Could you print the material word for word, starting at the line that contains "Can you pick from" and ending after the line that contains "which is closest"?

-- START Provided data --

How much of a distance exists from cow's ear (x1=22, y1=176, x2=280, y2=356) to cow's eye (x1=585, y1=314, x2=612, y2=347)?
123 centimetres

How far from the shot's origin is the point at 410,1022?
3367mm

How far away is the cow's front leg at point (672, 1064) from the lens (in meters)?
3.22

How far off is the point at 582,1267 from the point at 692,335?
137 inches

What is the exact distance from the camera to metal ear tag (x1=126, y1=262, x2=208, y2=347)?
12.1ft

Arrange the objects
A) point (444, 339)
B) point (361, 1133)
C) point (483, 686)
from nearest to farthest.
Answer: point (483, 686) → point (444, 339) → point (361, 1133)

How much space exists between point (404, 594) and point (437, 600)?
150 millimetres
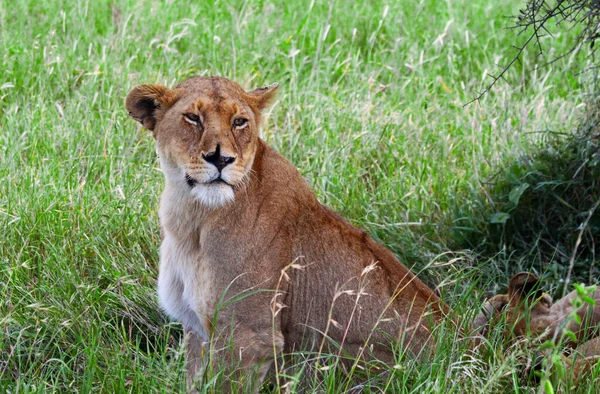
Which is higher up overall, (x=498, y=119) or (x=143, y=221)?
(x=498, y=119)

-- END Provided data --
-- START Provided data --

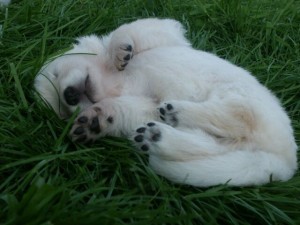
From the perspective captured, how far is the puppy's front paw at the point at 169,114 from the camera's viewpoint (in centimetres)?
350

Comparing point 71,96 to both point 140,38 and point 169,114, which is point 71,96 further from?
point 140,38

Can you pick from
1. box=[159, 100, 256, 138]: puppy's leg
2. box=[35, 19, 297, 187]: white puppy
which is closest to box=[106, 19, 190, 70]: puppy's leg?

-- END Provided data --

* _Answer to this exercise_:
Can you pick from
1. box=[159, 100, 256, 138]: puppy's leg
2. box=[35, 19, 297, 187]: white puppy
which is closest to box=[106, 19, 190, 70]: puppy's leg?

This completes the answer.